When does life start getting fun again?

Jul 03, 2011 14:43

We break down in Utah, have to get a new vehicle, I find out that my commission at the new office didn't start until June, so we're a month behind on the big down payment on the van. then van then breaks down and I have to come up with an additional $500 to fix THAT rather than take it to Bob to have it taken care of.

Trent shows up in Portland needing a place, and I'm not going to leave him out in the cold, so I let him in....I love my boy, but it can't go on, which brings up the worst moment of our lives...

I've mentioned before that Mary gave up her daughter, Katrina, for adoption when she was born at the pressuring of her piece of shit ex husband. Luckily, she went to her paternal grandparents, who have given her a loving life, made sure that she was aware of her birth mother.
We got regular pictures and letters, and were going to ask Donna (her adoptive mother) permission to have Katrina stay with us next summer for a week or so, go to the beach, and connect in a tangible way in her life.
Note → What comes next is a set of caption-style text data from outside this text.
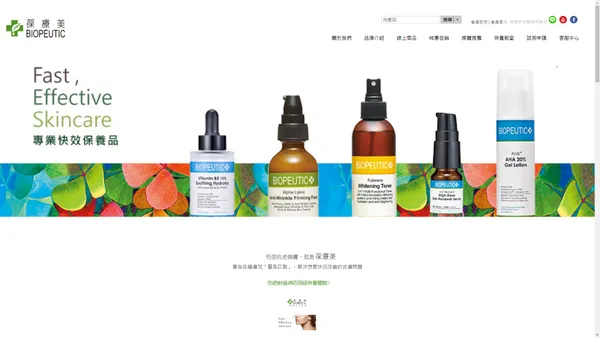 BIOPEUTIC葆療美官方網站 | 專業快效保養品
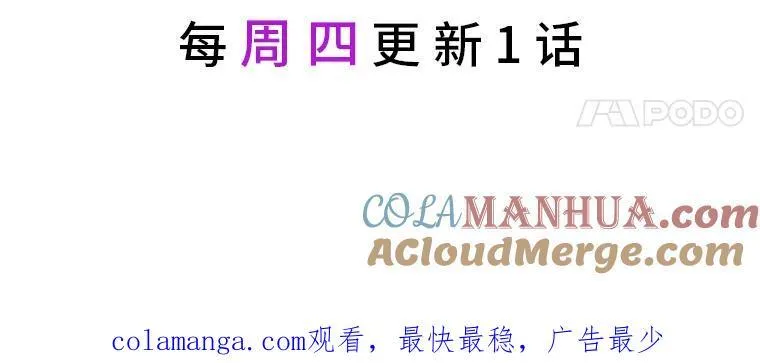 33.骚扰132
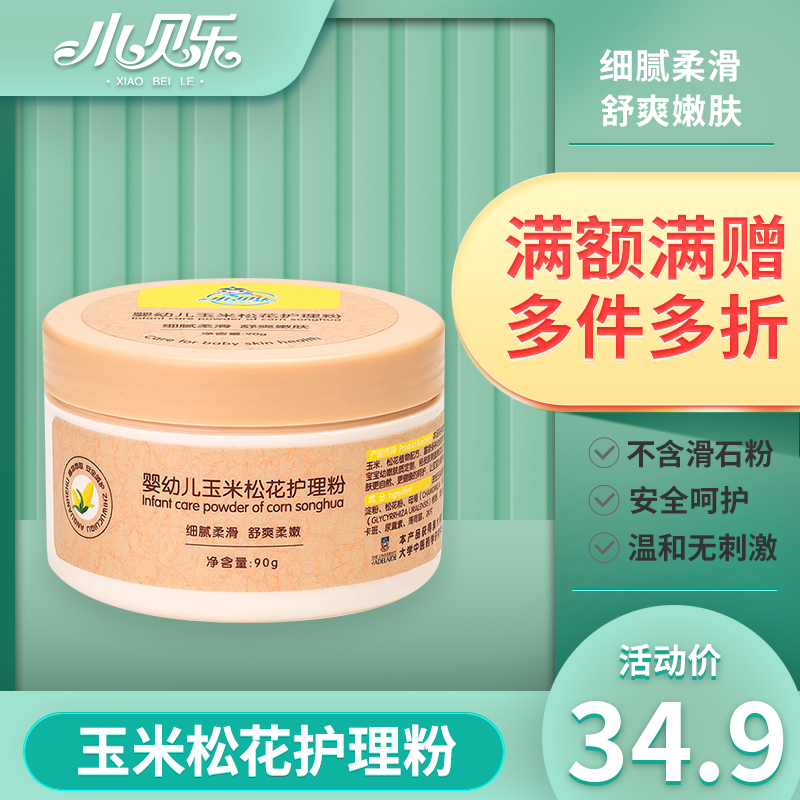Small Belle freshmen infant corn pine flowers Corn Pine powder clear and dry to stop sweating without talcum powder Care Body Powder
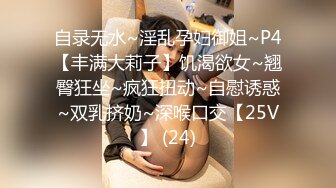 ✿小母狗萝莉✿Twitter萝莉『2号酱』粉嫩极品福利姬，极品粉嫩美穴，声娇体柔忍不住想让人推倒把她正法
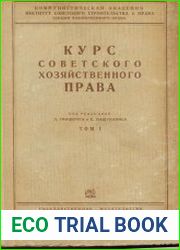 Курс советского хозяйственного права. Том 1-2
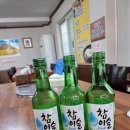 전주콩나루콩나물국밥팔용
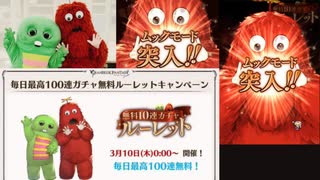 2022年3月 グラブル　無料10連ガチャ 9日目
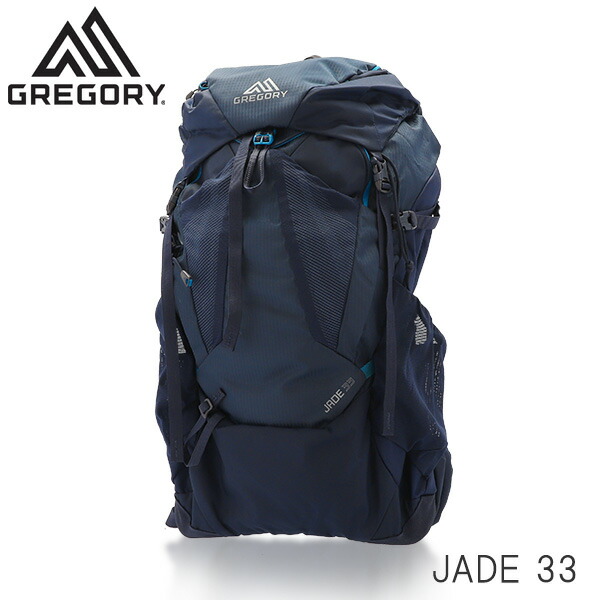 グレゴリー ジェイド33 ダークチャコール グレゴリー（GREGORY）（レディース）フィット感 通気性 抜群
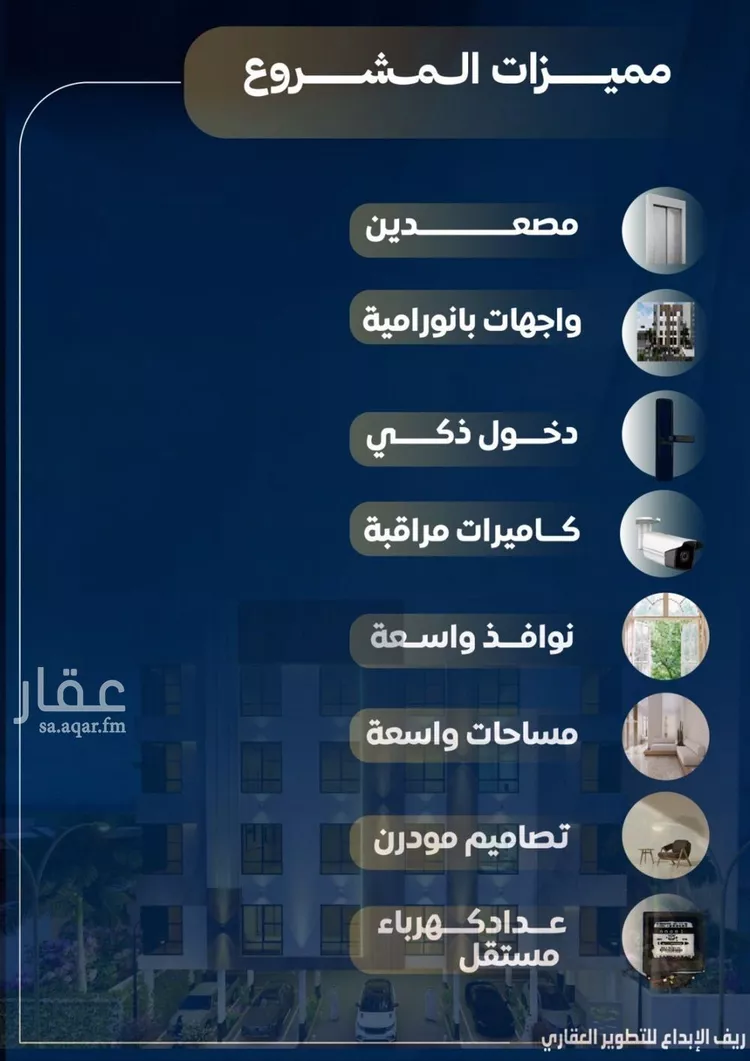 شقة للبيع في شارع عاصم بن العكير, حي النزهة, مدينة جدة, منطقة مكة المكرمة صورة 2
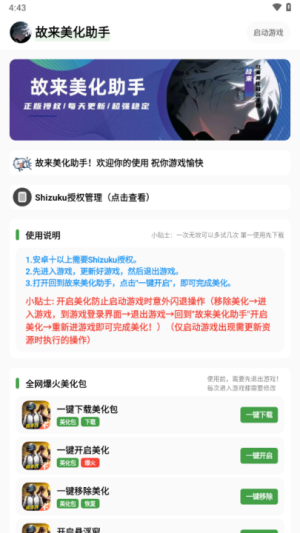 故来美化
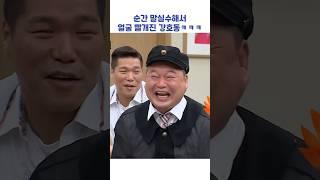 모두에게 친절하면 안 좋은 이유  #shorts #아는형님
She was always so proud of having 2 mommies, and would brag about it to anyone that would listen.

On Tuesday June 21st Katrinas older brother took her and her cousin to the library. While the kids were inside he decided that having a couple of drinks to pass the time would be a good idea. This, combined with a nasty microstorm on the way home equaled a totaled car and 2 children, one 9 and the other 10, being killed because he couldn’t wait to have a drink.

With my 3 days weekend I was able to spend the last week and a half at home with Mary, and I’m glad I was there, even to just hold her while the tears came. I’ve never felt so completely powerless in my life and wish that there was SOMETHING that I could do, anything to take the pain away, to give her back her little girl, to do something other than just sit there and remind her that it’s okay to cry, that there’s nothing wrong with grieving for Katrina.

I’ve redoubled my efforts to get us to DragonCon, I need to give us something to look forward to, something in routine that we can use to try and ….I want to be able to do something, anything, and seeing our Con family would help so much.